O tribunal pede uma “autocontenção” do Judiciário e sustenta que os integrantes da Suprema Corte não devem impor regras gerais, aplicadas aos órgãos brasileiros, antes de o Parlamento regulamente o tema. O desembargador defende um período transitório no qual continuariam válidas as parcelas já previstas em legislações locais.

“Trata-se, em última análise, de preservar a harmonia entre jurisdição constitucional, separação de Poderes e segurança jurídica.
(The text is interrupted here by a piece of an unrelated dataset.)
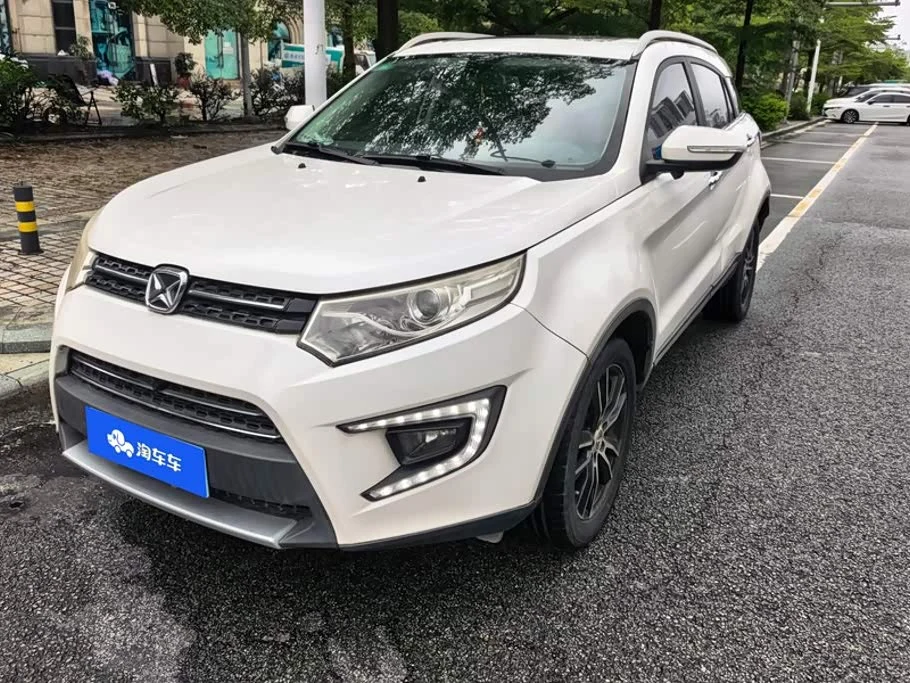 JMC S330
Sob essa ótica, é necessário ter presente, à luz dos arts. 20 e 21 da Lei de Introdução às Normas do Direito Brasileiro, que as decisões judiciais devem levar em conta as consequências práticas, a estabilidade institucional, a segurança jurídica e a viabilidade administrativa”, diz. 

Suspensão

No início do mês, Dino determinou que os Três Poderes, em todos os níveis da Federação — federal, estadual e municipal — revisem e suspendam em até 60 dias o pagamento de verbas remuneratórias ou indenizatórias que não têm fundamento legal específico, os chamados penduricalhos. O plenário do Supremo Tribunal Federal marcou para 25 de fevereiro o julgamento definitivo da decisão do magistrado.

A liminar visa garantir o cumprimento do teto constitucional do funcionalismo, atualmente de R$ 46.366,19, valor correspondente ao salário de ministros da Corte. O ministro classificou a situação atual de "império dos penduricalhos". A decisão vem dois dias depois de o Congresso ter aprovado projetos que reajustam salários de servidores da Câmara e do Senado.